Polysilazanes have been prepared by stock and somieski research groups since the 20 th century, and this compound has been almost a century of development and application studies in the latter. Polysilazanes have been used mainly for Si₃N₄Or a Si-C-N ceramic precursor, most of the work is focused on developing the application of the ceramic material by utilizing the characteristic that the ceramic material is formed by high-temperature pyrolysis and conversion of the ceramic material, and the application is expanded to the fields of coatings, adhesives, ceramic matrix composite materials, ceramic films, micro-electro-mechanical systems (MEMS), porous ceramics and the like at present, but the existing research shows that polysilazane has higher required concentration when being used for coatings and treating ceramic and metal surfaces, and the mass fraction of the polysilazane is generally required to be 20-60% so as to cover the larger defects of the substrate surface and achieve the expected performance requirements.

Disclosure of Invention

The invention utilizes the excellent anchoring effect and physical and mechanical properties of the organic polysilazane to be matched with other substances such as organosilane coupling agents and the like to prepare the high-hardness easy-to-clean coating, constructs the environment-friendly fluorine-free super-hydrophobic coating, simultaneously solves the problem of poor adhesion between the substances with low surface energy and the base material for a long time, improves the stability and durability of the coating and the surface, enhances the hardness of the coating and the like

The invention aims to overcome the defects of the prior art, provide an organic silicon modified organic polysilazane with excellent anchoring effect and physical and mechanical properties, and provide an environment-friendly fluorine-free super-hydrophobic high-hardness easy-to-clean coating.

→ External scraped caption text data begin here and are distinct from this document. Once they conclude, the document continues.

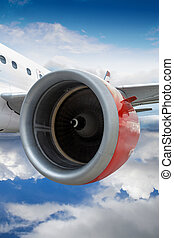 Airplane With Red Engine Flying Through Clouds - Commercial...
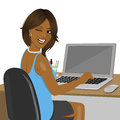 African american woman looking over shoulder sitting in office with laptop winking Royalty Free Stock Photo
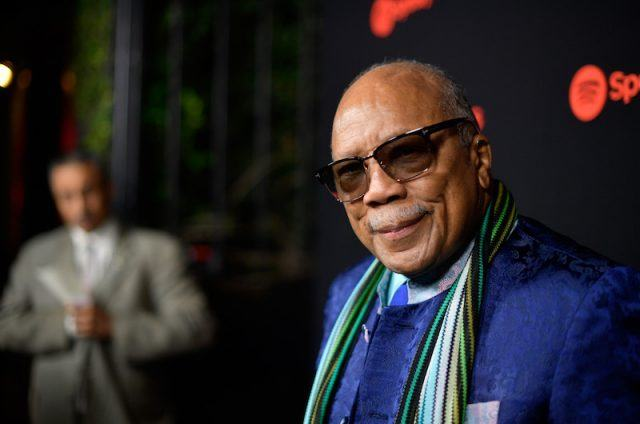 Quincy Jones posing on a red carpet.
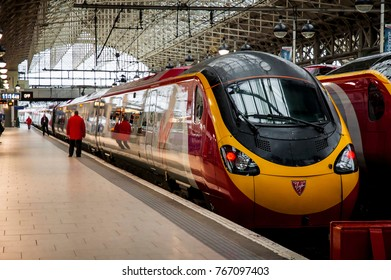 MANCHESTER, UK - FEB 5, 2014: Virgin Trains West Coast Class 390 Pendolino train stopping at platform of Manchester Railway Station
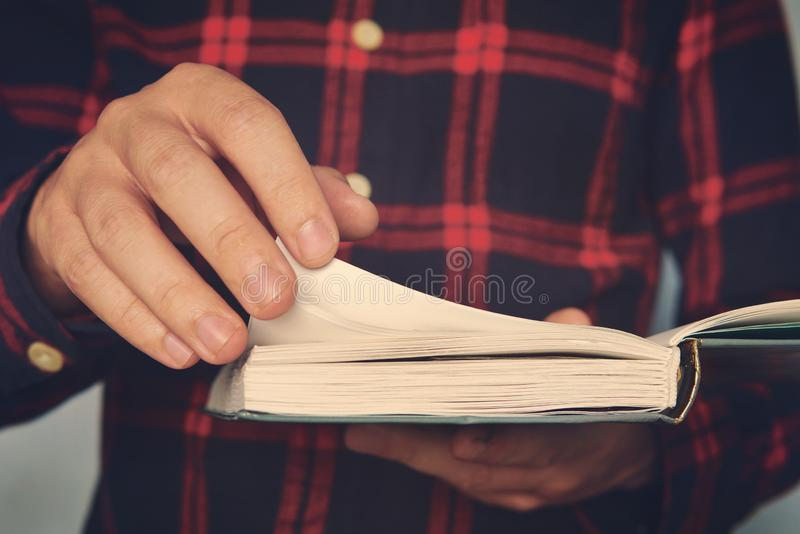 Close up of a young male in a chequered shirt holding the book and turning over the page. Ingusitive man reads the book stock photo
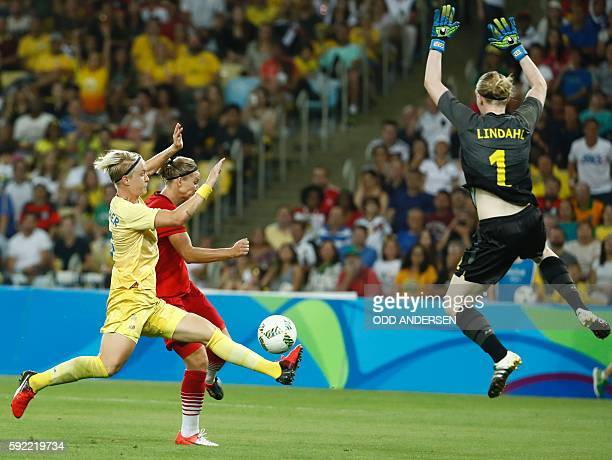 Germany's striker Alexandra Popp Sweden's goalkeeper Hedvig Lindahl and Sweden's defender Nilla Fischer vie for the ball during the Rio 2016 Olympic...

The purpose of the invention is realized by the following technical scheme:

providing an organosilicon modified organopolysilazane obtained by the steps of:

s1, premixing: firstly, dissolving organic polysilazane containing double bonds in a solvent system, then adding a coupling agent containing mercaptosilane, fully mixing, finally adding an initiator, and dissolving and mixing to obtain a mixed solution I;

s2, reaction: reacting the mixed solution I obtained in the step S1 under the conditions of stirring and ultraviolet light irradiation to obtain a mixed solution II;

s3, impurity removal: carrying out reduced pressure distillation on the mixed solution II obtained in the step S2 to obtain the organic silicon modified organic polysilazane;

wherein, the steps S1 to S3 are all performed in an oxygen-free environment.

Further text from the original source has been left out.